When YEC unpacked the imported parts in its warehouse, it found that they
were not only of inferior quality but also did not fit the descriptions contained
in the bill of lading. YEC refused to pay YBM the amount owed under the trust
receipt. YBM thereafter commenced the following:
(a) Civil suit to hold YB liable for failure to ensure that the electronic
parts loaded for exportation in China corresponded with those
described in the bill of lading. Is there any merit in the case
against YB? Explain your answer. (5 pts.)
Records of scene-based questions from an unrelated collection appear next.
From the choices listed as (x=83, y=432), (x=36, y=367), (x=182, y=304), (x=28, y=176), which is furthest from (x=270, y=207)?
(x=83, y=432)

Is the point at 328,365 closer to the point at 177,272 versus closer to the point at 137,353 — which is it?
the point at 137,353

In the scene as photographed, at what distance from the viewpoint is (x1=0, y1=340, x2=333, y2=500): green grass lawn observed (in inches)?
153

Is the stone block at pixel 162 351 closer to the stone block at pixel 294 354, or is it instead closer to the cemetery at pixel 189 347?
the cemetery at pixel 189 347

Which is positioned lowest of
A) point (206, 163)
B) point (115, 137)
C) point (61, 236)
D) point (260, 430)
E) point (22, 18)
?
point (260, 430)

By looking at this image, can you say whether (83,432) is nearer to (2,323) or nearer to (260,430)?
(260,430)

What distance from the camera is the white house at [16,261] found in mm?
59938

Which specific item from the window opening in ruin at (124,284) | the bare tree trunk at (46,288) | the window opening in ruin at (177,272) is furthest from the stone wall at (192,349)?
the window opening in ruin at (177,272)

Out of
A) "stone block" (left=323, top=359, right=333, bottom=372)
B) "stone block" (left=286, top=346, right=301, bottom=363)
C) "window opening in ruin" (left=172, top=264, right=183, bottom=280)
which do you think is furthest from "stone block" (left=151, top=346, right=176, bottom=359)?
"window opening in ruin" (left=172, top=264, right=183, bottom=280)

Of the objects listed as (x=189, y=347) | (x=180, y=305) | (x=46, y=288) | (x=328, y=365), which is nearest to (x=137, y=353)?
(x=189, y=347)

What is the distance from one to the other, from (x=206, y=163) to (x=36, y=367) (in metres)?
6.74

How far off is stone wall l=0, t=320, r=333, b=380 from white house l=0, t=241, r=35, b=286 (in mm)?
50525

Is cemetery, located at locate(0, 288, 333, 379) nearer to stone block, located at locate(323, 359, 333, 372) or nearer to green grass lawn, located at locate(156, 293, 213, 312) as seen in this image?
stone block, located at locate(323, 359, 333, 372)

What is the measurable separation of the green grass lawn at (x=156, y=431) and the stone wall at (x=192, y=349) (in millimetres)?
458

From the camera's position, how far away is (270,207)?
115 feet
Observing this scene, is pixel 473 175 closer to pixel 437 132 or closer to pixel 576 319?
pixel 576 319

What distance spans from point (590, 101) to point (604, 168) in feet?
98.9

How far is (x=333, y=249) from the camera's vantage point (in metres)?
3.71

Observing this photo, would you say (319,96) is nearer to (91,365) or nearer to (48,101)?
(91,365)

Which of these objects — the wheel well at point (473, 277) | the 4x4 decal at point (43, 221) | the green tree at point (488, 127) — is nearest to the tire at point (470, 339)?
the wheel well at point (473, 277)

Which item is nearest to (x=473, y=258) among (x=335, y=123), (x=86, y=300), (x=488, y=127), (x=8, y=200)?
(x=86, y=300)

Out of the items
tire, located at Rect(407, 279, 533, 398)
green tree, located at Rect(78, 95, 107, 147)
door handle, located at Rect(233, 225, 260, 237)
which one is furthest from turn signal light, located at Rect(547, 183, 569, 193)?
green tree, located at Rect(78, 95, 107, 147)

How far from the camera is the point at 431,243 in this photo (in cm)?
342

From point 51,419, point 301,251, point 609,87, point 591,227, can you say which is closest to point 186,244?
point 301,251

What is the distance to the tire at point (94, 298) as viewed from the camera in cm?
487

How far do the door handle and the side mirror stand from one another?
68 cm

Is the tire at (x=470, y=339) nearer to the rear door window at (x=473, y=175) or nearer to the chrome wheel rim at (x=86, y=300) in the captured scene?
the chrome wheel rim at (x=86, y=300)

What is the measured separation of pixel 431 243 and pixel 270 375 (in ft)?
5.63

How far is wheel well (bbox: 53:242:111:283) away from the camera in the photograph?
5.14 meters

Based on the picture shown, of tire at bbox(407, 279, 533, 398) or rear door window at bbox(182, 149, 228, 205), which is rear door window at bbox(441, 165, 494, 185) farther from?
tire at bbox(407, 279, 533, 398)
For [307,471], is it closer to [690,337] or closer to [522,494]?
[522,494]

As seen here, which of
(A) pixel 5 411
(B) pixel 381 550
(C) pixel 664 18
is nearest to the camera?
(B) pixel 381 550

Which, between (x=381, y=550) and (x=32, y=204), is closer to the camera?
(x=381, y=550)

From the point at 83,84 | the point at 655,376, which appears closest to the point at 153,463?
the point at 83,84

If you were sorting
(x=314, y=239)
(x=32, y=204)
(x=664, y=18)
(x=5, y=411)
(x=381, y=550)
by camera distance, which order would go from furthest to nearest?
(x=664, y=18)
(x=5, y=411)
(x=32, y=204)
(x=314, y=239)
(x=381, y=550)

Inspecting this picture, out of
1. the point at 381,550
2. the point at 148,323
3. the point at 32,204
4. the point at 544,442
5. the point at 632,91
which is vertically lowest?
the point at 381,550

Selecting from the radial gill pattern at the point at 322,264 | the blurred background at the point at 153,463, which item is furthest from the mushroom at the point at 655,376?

(b) Criminal suit against YEC and its President for estafa, and sought
the payment of the amount covered in the trust receipt. The
defense of the YEC President is that he cannot be held liable for a
transaction of the corporation, of which he only acted as an officer,
and that it is YEC as the principal that should be held liable under
the trust receipt, which was entered into in the name of YEC and
pursuant to YEC’s corporate purposes. He cited as his legal
ground the “Doctrine of Separate Juridical Personality.” Is the
President's contention meritorious? Explain your answer. (5 pts.)
2. Yolanda executed and signed a promissory note with all the requisites
for negotiability being present, except for the amount which was left blank.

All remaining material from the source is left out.